Zor bir çocukluk geçirdiğini anlatan Yazıcıoğlu, maddi sıkıntıların çocukluk anılarına kazındığını söyledi:
“Para problemleri olan bir aileydik. Evimize haciz memurları gelirdi. Mikseri sakladığımı hatırlıyorum. O dönem çok hızlı geçti. Liseden sonra babamın vefatı, ardından hemen çalışma hayatı. Hızlı büyüdük. Çocuk olduğumun farkına varmayı unuttum.”

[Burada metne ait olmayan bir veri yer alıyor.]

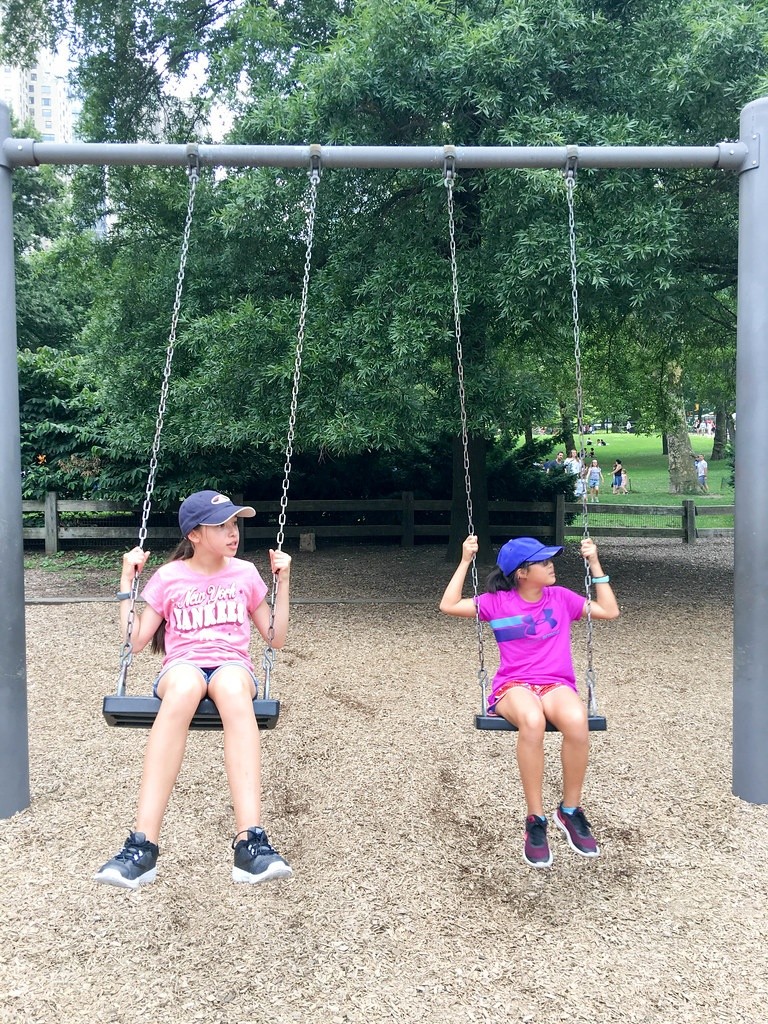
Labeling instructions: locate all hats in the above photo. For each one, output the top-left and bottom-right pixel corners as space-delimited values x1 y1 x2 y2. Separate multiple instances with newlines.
497 537 563 578
178 490 256 538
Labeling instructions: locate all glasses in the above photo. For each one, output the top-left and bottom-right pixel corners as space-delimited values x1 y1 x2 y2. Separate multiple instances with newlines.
519 557 555 569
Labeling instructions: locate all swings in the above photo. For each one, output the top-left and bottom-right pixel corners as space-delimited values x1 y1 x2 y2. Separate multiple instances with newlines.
442 166 610 731
103 169 323 728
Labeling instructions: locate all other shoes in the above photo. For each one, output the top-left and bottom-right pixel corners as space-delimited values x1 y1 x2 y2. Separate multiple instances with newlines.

“Babam Benimle Gurur Duyardı”
Babasıyla birlikte bir projesini izleyememiş olmanın içinde bir ukde olarak kaldığını söyleyen Yazıcıoğlu, duygularını şu sözlerle paylaştı:
“Gerçekleşmeyen bir hayalim var: Babamla beraber bir dizimi ya da filmimi izlemek. Babam ben 18 yaşındayken vefat etti. Hayal kırıklığı mı bilmiyorum ama o hayal hep duruyor. Onunla birlikte izleyemeyeceğimi biliyorum ama onu hayal etmekte özgürüm. Babam benimle gurur duyardı.”
Kızıl Goncalar Yorumu: “Cüneyt’i Özlüyorum”
Rol aldığı Kızıl Goncalar dizisindeki “Cüneyt” karakterine de değinen oyuncu, duygusal bir bağ kurduğunu söyledi: “Çok yetenekli bir kadroyla çalıştık. Cüneyt teslim olan bir aşıktı, ben ise ikna olana kadar savaşırım. Aşkta hep mantık da girsin isterim. Cüneyt’i özlüyorum.”
“Bilim Kitapları Okumayı Seviyorum”
Sanılanın aksine bilimsel konulara ilgi duyduğunu söyleyen Yazıcıoğlu: “Bilim kitapları okumayı seviyorum. Şu sıralar üroloji okuyorum mesela.”
“Motoru Sattım, Çünkü Ölmeyecek Gibi Yaşıyorum”
Adrenalin tutkunu olduğunu ifade eden oyuncu, motosiklet kullanırken hissettiklerini şöyle anlattı: “Motorun üzerinde çok cesurum, adeta ölmeyecek gibi yaşıyorum. Kızıl Goncalar görüşmesine motorla gittim, sonra sattım. Çünkü hiçbir şey düşünmeden sadece yola odaklanıyorum, bu bir tür terapi gibi ama tehlikeli.”